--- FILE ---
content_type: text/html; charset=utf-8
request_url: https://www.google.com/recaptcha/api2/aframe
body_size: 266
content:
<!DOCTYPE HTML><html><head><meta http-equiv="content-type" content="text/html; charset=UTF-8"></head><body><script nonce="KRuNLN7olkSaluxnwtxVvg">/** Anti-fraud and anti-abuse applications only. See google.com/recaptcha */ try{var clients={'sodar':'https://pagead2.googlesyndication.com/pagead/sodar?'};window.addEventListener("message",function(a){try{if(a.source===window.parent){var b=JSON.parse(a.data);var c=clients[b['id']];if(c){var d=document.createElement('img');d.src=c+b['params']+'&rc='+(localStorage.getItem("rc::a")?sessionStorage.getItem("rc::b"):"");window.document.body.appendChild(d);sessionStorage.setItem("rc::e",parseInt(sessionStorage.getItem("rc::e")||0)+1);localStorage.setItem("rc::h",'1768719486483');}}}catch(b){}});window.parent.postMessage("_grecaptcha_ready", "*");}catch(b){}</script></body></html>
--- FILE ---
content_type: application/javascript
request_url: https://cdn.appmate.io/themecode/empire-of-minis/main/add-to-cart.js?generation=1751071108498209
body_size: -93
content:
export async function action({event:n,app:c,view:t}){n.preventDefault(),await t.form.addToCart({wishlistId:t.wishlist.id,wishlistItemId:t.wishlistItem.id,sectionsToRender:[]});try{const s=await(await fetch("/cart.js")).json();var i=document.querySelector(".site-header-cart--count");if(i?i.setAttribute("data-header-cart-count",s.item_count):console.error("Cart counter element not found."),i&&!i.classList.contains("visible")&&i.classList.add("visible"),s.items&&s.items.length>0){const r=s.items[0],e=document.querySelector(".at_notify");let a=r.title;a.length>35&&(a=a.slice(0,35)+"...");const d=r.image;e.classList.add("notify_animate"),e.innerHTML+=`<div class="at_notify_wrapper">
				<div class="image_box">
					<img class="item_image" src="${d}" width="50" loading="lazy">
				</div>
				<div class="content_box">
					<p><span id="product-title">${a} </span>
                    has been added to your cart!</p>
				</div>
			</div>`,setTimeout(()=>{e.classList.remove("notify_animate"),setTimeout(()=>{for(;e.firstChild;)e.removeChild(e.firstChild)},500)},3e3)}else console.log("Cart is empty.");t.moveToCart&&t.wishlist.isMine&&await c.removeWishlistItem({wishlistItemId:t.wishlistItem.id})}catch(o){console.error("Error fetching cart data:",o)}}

_WORK TO COMPLETE_
Each record should come back exactly as written.

_ANSWER TO THIS EXERCISE_
--- FILE ---
content_type: text/html; charset=utf-8
request_url: https://www.google.com/recaptcha/api2/aframe
body_size: 266
content:
<!DOCTYPE HTML><html><head><meta http-equiv="content-type" content="text/html; charset=UTF-8"></head><body><script nonce="KRuNLN7olkSaluxnwtxVvg">/** Anti-fraud and anti-abuse applications only. See google.com/recaptcha */ try{var clients={'sodar':'https://pagead2.googlesyndication.com/pagead/sodar?'};window.addEventListener("message",function(a){try{if(a.source===window.parent){var b=JSON.parse(a.data);var c=clients[b['id']];if(c){var d=document.createElement('img');d.src=c+b['params']+'&rc='+(localStorage.getItem("rc::a")?sessionStorage.getItem("rc::b"):"");window.document.body.appendChild(d);sessionStorage.setItem("rc::e",parseInt(sessionStorage.getItem("rc::e")||0)+1);localStorage.setItem("rc::h",'1768719486483');}}}catch(b){}});window.parent.postMessage("_grecaptcha_ready", "*");}catch(b){}</script></body></html>
--- FILE ---
content_type: application/javascript
request_url: https://cdn.appmate.io/themecode/empire-of-minis/main/add-to-cart.js?generation=1751071108498209
body_size: -93
content:
export async function action({event:n,app:c,view:t}){n.preventDefault(),await t.form.addToCart({wishlistId:t.wishlist.id,wishlistItemId:t.wishlistItem.id,sectionsToRender:[]});try{const s=await(await fetch("/cart.js")).json();var i=document.querySelector(".site-header-cart--count");if(i?i.setAttribute("data-header-cart-count",s.item_count):console.error("Cart counter element not found."),i&&!i.classList.contains("visible")&&i.classList.add("visible"),s.items&&s.items.length>0){const r=s.items[0],e=document.querySelector(".at_notify");let a=r.title;a.length>35&&(a=a.slice(0,35)+"...");const d=r.image;e.classList.add("notify_animate"),e.innerHTML+=`<div class="at_notify_wrapper">
				<div class="image_box">
					<img class="item_image" src="${d}" width="50" loading="lazy">
				</div>
				<div class="content_box">
					<p><span id="product-title">${a} </span>
                    has been added to your cart!</p>
				</div>
			</div>`,setTimeout(()=>{e.classList.remove("notify_animate"),setTimeout(()=>{for(;e.firstChild;)e.removeChild(e.firstChild)},500)},3e3)}else console.log("Cart is empty.");t.moveToCart&&t.wishlist.isMine&&await c.removeWishlistItem({wishlistItemId:t.wishlistItem.id})}catch(o){console.error("Error fetching cart data:",o)}}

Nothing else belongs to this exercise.